While there is currently no bylaw in the Union constitution against promising Executive Board positions in turn for support in an election, a similar bylaw will be proposed to the Union Senate on Sunday. This bylaw, if passed, would have no effect on the current election, only future elections.

This is not the first time in Union history that current Union Presidents have been suspected of picking their successor or that Executive Board positions have been used in order to gain support in a race.

Executive Senator Andrew Brooks ’09 said that senators have questioned the politics behind the past four presidential elections.

Most recently, Brooks said that when he ran against Shreeyah Sinha ’09 for the 07-08 presidential term, Gray was appointed to the Executive Board after showing loyalty to Sinha, who won the race.

In Gray’s race against Kang for the 08-09 term, all but one member of the Executive Board supported Gray because he had E-board experience. Gray was the only sophomore on the E-board.

Similarly, this year, Hogan, who was appointed to the Executive Board in January, is the only sophomore member.
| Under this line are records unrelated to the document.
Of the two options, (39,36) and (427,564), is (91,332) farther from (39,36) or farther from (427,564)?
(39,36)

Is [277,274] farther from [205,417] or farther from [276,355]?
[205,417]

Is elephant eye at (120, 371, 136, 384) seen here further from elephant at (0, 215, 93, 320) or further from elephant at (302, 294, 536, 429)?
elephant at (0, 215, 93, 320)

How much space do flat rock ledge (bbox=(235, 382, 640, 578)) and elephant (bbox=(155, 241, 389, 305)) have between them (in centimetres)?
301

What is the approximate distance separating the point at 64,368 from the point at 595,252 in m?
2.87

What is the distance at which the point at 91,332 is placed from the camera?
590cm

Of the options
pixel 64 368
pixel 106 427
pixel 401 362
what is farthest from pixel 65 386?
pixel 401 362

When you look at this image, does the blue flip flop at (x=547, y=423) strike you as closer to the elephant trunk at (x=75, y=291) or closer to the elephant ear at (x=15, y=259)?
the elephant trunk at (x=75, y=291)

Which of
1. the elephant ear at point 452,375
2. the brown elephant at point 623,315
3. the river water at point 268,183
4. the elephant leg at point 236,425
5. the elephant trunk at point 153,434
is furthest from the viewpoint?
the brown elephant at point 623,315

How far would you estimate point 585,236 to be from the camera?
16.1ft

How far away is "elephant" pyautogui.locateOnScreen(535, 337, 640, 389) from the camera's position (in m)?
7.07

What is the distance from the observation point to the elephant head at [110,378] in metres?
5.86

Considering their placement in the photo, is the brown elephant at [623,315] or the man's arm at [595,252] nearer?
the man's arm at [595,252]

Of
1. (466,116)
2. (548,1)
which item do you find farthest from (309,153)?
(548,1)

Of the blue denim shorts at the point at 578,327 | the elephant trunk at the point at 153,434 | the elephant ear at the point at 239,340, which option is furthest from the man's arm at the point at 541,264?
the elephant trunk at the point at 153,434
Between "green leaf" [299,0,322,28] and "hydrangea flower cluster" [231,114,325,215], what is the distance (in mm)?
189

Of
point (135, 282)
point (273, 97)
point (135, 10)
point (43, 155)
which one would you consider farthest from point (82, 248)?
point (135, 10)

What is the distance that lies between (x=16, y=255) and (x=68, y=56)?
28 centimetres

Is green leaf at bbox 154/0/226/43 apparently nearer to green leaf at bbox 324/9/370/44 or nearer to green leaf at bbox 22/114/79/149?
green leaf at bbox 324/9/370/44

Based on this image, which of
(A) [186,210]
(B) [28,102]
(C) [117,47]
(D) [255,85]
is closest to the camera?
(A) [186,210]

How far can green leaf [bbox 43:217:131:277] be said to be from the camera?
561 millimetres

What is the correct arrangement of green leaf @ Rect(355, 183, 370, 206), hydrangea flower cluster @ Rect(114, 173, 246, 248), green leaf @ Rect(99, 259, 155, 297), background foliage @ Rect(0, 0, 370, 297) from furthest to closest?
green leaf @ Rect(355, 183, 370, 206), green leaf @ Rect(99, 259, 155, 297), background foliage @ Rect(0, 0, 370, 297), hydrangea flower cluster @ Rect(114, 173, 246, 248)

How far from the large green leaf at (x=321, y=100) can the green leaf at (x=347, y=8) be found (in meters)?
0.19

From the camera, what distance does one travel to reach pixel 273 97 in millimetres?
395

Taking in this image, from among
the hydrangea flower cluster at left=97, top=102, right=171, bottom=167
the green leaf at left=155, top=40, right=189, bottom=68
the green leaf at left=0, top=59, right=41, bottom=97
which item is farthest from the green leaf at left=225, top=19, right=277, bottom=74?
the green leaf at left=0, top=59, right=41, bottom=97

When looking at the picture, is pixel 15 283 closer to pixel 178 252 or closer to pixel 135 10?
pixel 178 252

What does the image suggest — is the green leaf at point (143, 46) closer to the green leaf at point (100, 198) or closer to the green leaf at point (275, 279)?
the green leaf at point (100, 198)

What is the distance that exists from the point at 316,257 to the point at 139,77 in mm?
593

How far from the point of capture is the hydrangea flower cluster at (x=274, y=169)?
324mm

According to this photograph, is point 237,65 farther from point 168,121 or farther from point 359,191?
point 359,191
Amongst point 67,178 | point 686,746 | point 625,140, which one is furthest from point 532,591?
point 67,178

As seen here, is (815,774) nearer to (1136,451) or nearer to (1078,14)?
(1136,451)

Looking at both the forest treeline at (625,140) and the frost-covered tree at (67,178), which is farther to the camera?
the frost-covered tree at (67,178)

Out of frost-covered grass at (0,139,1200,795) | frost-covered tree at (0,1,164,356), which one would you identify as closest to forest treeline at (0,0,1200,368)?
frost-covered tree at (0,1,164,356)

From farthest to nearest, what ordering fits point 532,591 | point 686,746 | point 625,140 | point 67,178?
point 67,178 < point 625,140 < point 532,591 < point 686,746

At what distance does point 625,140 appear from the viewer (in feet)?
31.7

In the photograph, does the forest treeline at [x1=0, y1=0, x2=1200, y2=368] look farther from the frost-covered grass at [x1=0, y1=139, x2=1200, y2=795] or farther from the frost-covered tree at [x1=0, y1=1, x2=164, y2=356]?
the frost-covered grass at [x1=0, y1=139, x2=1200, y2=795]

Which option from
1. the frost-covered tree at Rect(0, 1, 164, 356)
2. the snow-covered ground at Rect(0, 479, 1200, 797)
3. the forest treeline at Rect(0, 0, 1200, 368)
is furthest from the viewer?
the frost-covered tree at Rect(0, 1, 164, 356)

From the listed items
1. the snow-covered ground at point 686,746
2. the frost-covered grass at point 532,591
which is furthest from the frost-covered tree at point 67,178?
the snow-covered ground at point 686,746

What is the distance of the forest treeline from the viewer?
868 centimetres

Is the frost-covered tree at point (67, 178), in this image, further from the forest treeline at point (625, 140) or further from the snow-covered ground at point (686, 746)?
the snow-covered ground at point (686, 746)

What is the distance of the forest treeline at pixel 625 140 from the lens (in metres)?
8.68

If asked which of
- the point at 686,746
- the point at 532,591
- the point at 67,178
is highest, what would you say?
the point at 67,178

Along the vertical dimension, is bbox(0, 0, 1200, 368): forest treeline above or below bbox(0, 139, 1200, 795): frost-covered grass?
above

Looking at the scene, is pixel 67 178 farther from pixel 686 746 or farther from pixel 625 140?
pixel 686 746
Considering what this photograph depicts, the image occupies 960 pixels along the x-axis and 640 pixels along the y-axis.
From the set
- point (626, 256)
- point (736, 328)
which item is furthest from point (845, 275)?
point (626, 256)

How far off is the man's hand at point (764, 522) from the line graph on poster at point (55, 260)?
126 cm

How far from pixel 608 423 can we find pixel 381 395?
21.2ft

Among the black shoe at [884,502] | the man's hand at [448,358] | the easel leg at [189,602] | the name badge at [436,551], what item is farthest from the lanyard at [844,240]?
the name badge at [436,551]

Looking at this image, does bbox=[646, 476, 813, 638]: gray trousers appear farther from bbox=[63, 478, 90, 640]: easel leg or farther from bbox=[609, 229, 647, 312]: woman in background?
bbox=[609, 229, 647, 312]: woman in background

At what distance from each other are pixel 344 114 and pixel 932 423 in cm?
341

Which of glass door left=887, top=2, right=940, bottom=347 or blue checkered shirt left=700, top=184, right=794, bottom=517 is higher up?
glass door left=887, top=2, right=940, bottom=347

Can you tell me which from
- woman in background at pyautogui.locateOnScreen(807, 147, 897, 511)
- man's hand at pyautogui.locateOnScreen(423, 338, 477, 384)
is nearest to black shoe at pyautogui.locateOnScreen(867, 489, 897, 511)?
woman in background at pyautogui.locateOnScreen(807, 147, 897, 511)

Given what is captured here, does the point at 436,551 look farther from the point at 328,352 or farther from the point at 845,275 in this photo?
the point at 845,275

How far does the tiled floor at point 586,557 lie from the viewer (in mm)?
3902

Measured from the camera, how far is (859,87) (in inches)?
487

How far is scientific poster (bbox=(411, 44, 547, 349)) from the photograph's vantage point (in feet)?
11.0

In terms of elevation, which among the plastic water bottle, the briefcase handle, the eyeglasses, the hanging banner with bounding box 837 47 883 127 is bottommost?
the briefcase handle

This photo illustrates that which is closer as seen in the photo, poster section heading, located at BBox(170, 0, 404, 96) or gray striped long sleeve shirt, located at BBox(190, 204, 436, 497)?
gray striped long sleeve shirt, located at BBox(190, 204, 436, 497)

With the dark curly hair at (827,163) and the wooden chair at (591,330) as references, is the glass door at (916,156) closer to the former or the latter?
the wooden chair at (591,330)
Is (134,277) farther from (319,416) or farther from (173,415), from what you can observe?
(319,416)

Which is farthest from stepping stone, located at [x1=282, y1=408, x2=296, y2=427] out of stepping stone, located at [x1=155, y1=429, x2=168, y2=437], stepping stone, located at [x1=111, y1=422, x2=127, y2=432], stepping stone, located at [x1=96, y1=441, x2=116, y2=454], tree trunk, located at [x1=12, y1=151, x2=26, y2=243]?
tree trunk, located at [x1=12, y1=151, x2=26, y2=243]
While Brooks would not comment on the current presidential race, he did say in general terms that “I am not okay with people trying to circumvent the democratic process even though it has been historically done.”

He also mentioned that the qualifications of potential candidates should not be defined by any current member of the Student Union and pointed out that in the fall’s Vice Presidential election, Brooks, a three-year member of the Union, was defeated by Adam Hughes ’11, who had no Union experience.

“I don’t think that people in political power should convince others not to run in order to help another candidate,” Brooks said. “It’s a conflict of interest.”